### TASK OBJECTIVE
Which lines in the items below contain the string "region"? Report each of those lines in full.

Begin RECORDS PROVIDED

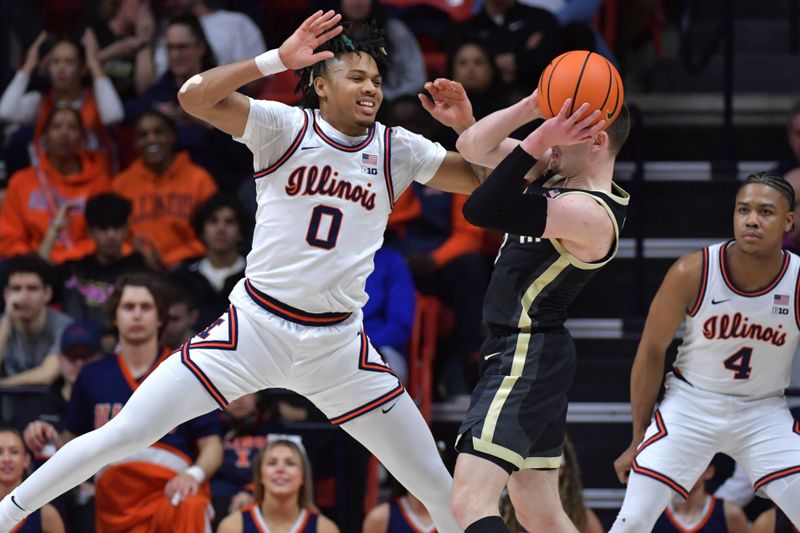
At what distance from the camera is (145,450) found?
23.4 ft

End RECORDS PROVIDED
Begin RECORDS PROVIDED

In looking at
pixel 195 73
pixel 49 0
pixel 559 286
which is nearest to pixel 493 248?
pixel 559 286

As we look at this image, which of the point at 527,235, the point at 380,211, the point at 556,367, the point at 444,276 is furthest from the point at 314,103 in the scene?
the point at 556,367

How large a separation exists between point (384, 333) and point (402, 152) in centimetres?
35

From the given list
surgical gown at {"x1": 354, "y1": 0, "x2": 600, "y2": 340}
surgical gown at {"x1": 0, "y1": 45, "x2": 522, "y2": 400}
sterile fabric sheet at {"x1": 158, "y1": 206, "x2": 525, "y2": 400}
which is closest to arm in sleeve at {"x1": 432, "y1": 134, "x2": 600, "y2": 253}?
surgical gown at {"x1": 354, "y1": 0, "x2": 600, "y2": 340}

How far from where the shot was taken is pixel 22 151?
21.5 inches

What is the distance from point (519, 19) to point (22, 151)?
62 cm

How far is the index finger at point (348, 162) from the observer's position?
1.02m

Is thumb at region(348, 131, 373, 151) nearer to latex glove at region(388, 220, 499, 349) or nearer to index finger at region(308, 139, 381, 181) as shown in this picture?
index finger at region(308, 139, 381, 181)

End RECORDS PROVIDED

### RESPONSE
Is thumb at region(348, 131, 373, 151) nearer to latex glove at region(388, 220, 499, 349) or nearer to index finger at region(308, 139, 381, 181) as shown in this picture?
index finger at region(308, 139, 381, 181)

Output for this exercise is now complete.